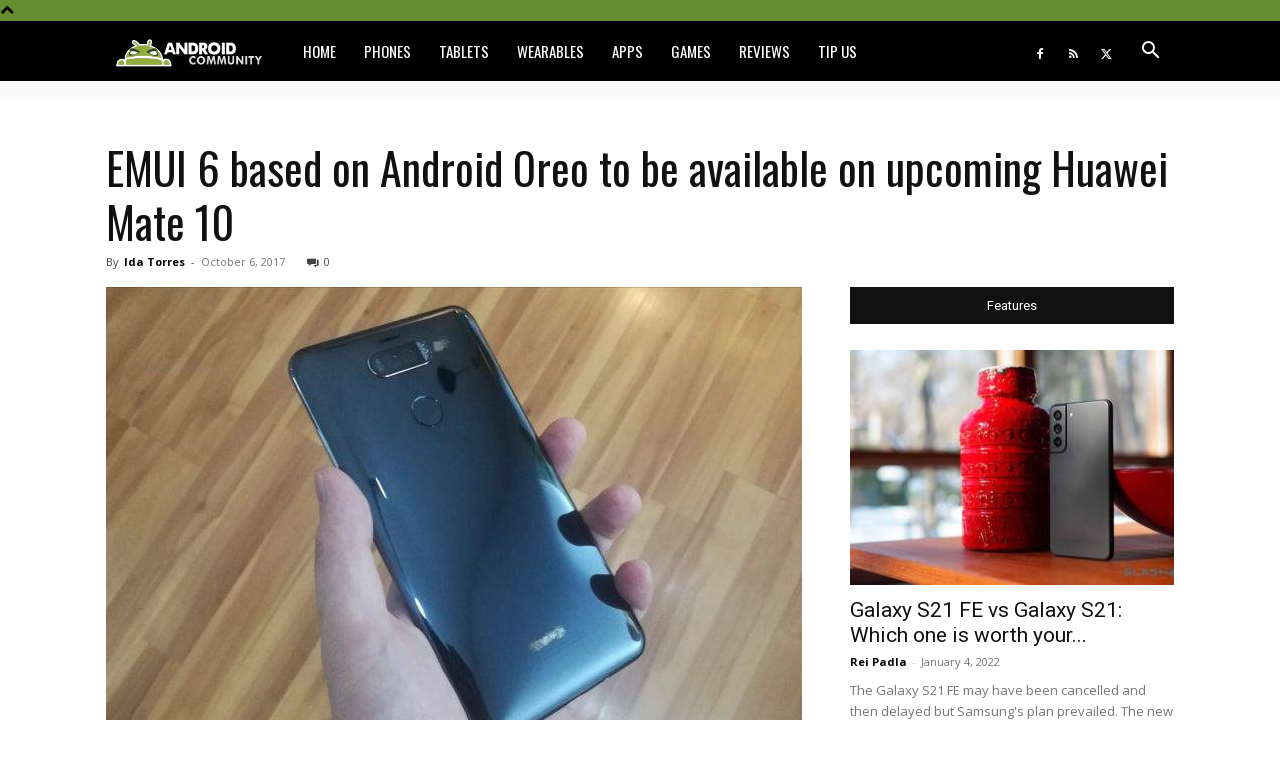

--- FILE ---
content_type: application/x-javascript; charset=UTF-8
request_url: https://androidcommunity.com/wp-content/plugins/td-composer/legacy/Newspaper/js/tdToTop.js?ver=12.6.5
body_size: 294
content:
var tdToTop={};jQuery().ready(function(){tdToTop.init()});
(function(){tdToTop={$element:void 0,style:"",init:function(){var a=jQuery(".td-scroll-up");a.length&&(tdToTop.$element=a,tdToTop.style="undefined"!==typeof a.data("style")?a.data("style"):"style1",a.on("click",function(a){return tdToTop.handle_click_event(a)}))},td_events_scroll:function(a){if("undefined"!==typeof tdToTop.$element)switch(400<a?tdToTop.$element.hasClass("td-scroll-up-visible")||tdToTop.$element.addClass("td-scroll-up-visible"):tdToTop.$element.hasClass("td-scroll-up-visible")&&tdToTop.$element.removeClass("td-scroll-up-visible"),
tdToTop.style){case "style2":var c=tdToTop.$element.find(".td-scroll-up-progress-circle path"),b=c.get(0).getTotalLength(),d=jQuery(document).height()-jQuery(window).height();a=b-a*b/d;b=jQuery(".td-footer-template-wrap");c.css({"stroke-dashoffset":a});tdUtil.isInViewport(b)?tdToTop.$element.css({position:"absolute",bottom:b.outerHeight()+4}):tdToTop.$element.css({position:"fixed",bottom:4})}},handle_click_event:function(a){a.preventDefault();tdToTop.$element.hasClass("td-scroll-up-visible")&&tdToTop.$element.removeClass("td-scroll-up-visible");
td_more_articles_box.is_box_visible=!1;jQuery(".td-more-articles-box").removeClass("td-front-end-display-block");tdUtil.scrollToPosition(0,1200)}}})();


--- FILE ---
content_type: application/javascript; charset=UTF-8
request_url: https://www.zergnet.com/output.js?id=89742&time=1769482335547&sc=1&callback=json3214143
body_size: 1192
content:
json3214143("<div class='zerghead'><span class='zergheader'>From the Web<\/span><a href=\"https:\/\/www.zergnet.com\/privacy-widget\" target=\"_blank\" class='zergattribution'>by ZergNet<\/a><\/div>\r\n<div class=\"zerglayoutcl\"><div class=\"zergrow\">\n\t\t\t<div class=\"zergentity\">\n\t\t\t\t<a href=\"https:\/\/www.zergnet.com\/i\/8712003\/89742\/0\/0\/0\/1\" target=\"_blank\" class=\"zergimg\" rel=\"nofollow\">\n\t\t\t\t\t<img loading=\"lazy\" src=\"https:\/\/img4.zergnet.com\/8712003_300.jpg\" nopin=\"true\" data-pin-no-hover=\"true\" >\n\t\t\t\t<\/a>\n\t\t\t\t<div class=\"zergheadline\">\n\t\t\t\t\t<a href=\"https:\/\/www.zergnet.com\/i\/8712003\/89742\/0\/0\/0\/1\" target=\"_blank\"  rel=\"nofollow\">The Dark Truth About Stephen Hawking Has Spilled Out<\/a>\n\t\t\t\t<\/div>\n\t\t\t<\/div>\n\t\t\t<div class=\"zergentity\">\n\t\t\t\t<a href=\"https:\/\/www.zergnet.com\/i\/8696065\/89742\/0\/0\/0\/2\" target=\"_blank\" class=\"zergimg\" rel=\"nofollow\">\n\t\t\t\t\t<img loading=\"lazy\" src=\"https:\/\/img2.zergnet.com\/8696065_300.jpg\" nopin=\"true\" data-pin-no-hover=\"true\" >\n\t\t\t\t<\/a>\n\t\t\t\t<div class=\"zergheadline\">\n\t\t\t\t\t<a href=\"https:\/\/www.zergnet.com\/i\/8696065\/89742\/0\/0\/0\/2\" target=\"_blank\"  rel=\"nofollow\">The Most Inbred People To Ever Exist Are Not Easy To Look At<\/a>\n\t\t\t\t<\/div>\n\t\t\t<\/div>\n\t\t\t<div class=\"zergentity\">\n\t\t\t\t<a href=\"https:\/\/www.zergnet.com\/i\/8707790\/89742\/0\/0\/0\/3\" target=\"_blank\" class=\"zergimg\" rel=\"nofollow\">\n\t\t\t\t\t<img loading=\"lazy\" src=\"https:\/\/img5.zergnet.com\/8707790_300.jpg\" nopin=\"true\" data-pin-no-hover=\"true\" >\n\t\t\t\t<\/a>\n\t\t\t\t<div class=\"zergheadline\">\n\t\t\t\t\t<a href=\"https:\/\/www.zergnet.com\/i\/8707790\/89742\/0\/0\/0\/3\" target=\"_blank\"  rel=\"nofollow\">Your Old Dvd Player Has A Secret &amp; Genius Second Use<\/a>\n\t\t\t\t<\/div>\n\t\t\t<\/div>\n\t\t\t<div class=\"zergentity\">\n\t\t\t\t<a href=\"https:\/\/www.zergnet.com\/i\/8711492\/89742\/0\/0\/0\/4\" target=\"_blank\" class=\"zergimg\" rel=\"nofollow\">\n\t\t\t\t\t<img loading=\"lazy\" src=\"https:\/\/img1.zergnet.com\/8711492_300.jpg\" nopin=\"true\" data-pin-no-hover=\"true\" >\n\t\t\t\t<\/a>\n\t\t\t\t<div class=\"zergheadline\">\n\t\t\t\t\t<a href=\"https:\/\/www.zergnet.com\/i\/8711492\/89742\/0\/0\/0\/4\" target=\"_blank\"  rel=\"nofollow\">This Car&#039;s Impressive Transmission Is Nearly Indestructible<\/a>\n\t\t\t\t<\/div>\n\t\t\t<\/div><\/div><\/div><div style=\"clear: both\"><\/div><style type='text\/css'>#zergnet-widget-89742 .zerglayoutcl {\r\nwidth: 100%;\r\n}\r\n\r\n#zergnet-widget-89742 .zergentity {\r\nfloat: left;\r\nwidth: 48%;\r\nmargin-left: 4%;\r\nmargin-bottom: 15px;\r\noverflow: hidden;\r\n}\r\n\r\n#zergnet-widget-89742 .zergentity:nth-of-type(2n+1) {\r\nmargin-left: 0;\r\nclear: both;\r\n}\r\n\r\n#zergnet-widget-89742 .zerghead {\r\ndisplay: block;\r\nmargin-bottom: 15px;\r\nline-height: 14px;\r\n}\r\n\r\n#zergnet-widget-89742 .zerghead::after {\r\ndisplay: block;\r\ncontent: \"\";\r\nclear: both;\r\n}\r\n\r\n#zergnet-widget-89742 .zergheader {\r\nfloat: left;\r\ncolor: #fff;\r\nfont-size: 14px;\r\nfont-weight: 700;\r\nfont-family: Oswald,Arial,sans-serif;\r\nbackground: #658c2e;\r\npadding: 6px 8px;\r\ntext-transform: uppercase;\r\n}\r\n\r\n#zergnet-widget-89742 .zergattribution {\r\nfloat: right;\r\npadding-top: 6px;\r\ncolor: #999;\r\nfont-size: 12px;\r\nfont-weight: normal;\r\nfont-family: Oswald,Arial,sans-serif;\r\ntext-decoration: none;\r\n}\r\n\r\n#zergnet-widget-89742 .zergheadline {\r\nwidth: 100%;\r\nmargin-top: 6px;\r\nbox-sizing: border-box;\r\ntext-align: left;\r\nline-height: 18px;\r\n}\r\n\r\n#zergnet-widget-89742 .zergheadline a {\r\ncolor: rgb(37, 37, 37);\r\nfont-size: 15px;\r\nfont-weight: bold;\r\nfont-family: Oswald,Arial,sans-serif;\r\ntext-decoration: none;\r\n}\r\n\r\n#zergnet-widget-89742 .zergheadline a:hover {\r\ncolor: #658c2e;\r\n}\r\n\r\n#zergnet-widget-89742 .zergentity img {\r\ndisplay: block;\r\nwidth: 100%;\r\nheight: auto;\r\n}<\/style>",[4194901854,2054119139,250321366,1057455069])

····················

• [EXERCISE PROMPT]
For each line of the data that includes the word "init", return a copy of it.

• [RESPONSE]
var tdToTop={};jQuery().ready(function(){tdToTop.init()});
(function(){tdToTop={$element:void 0,style:"",init:function(){var a=jQuery(".td-scroll-up");a.length&&(tdToTop.$element=a,tdToTop.style="undefined"!==typeof a.data("style")?a.data("style"):"style1",a.on("click",function(a){return tdToTop.handle_click_event(a)}))},td_events_scroll:function(a){if("undefined"!==typeof tdToTop.$element)switch(400<a?tdToTop.$element.hasClass("td-scroll-up-visible")||tdToTop.$element.addClass("td-scroll-up-visible"):tdToTop.$element.hasClass("td-scroll-up-visible")&&tdToTop.$element.removeClass("td-scroll-up-visible"),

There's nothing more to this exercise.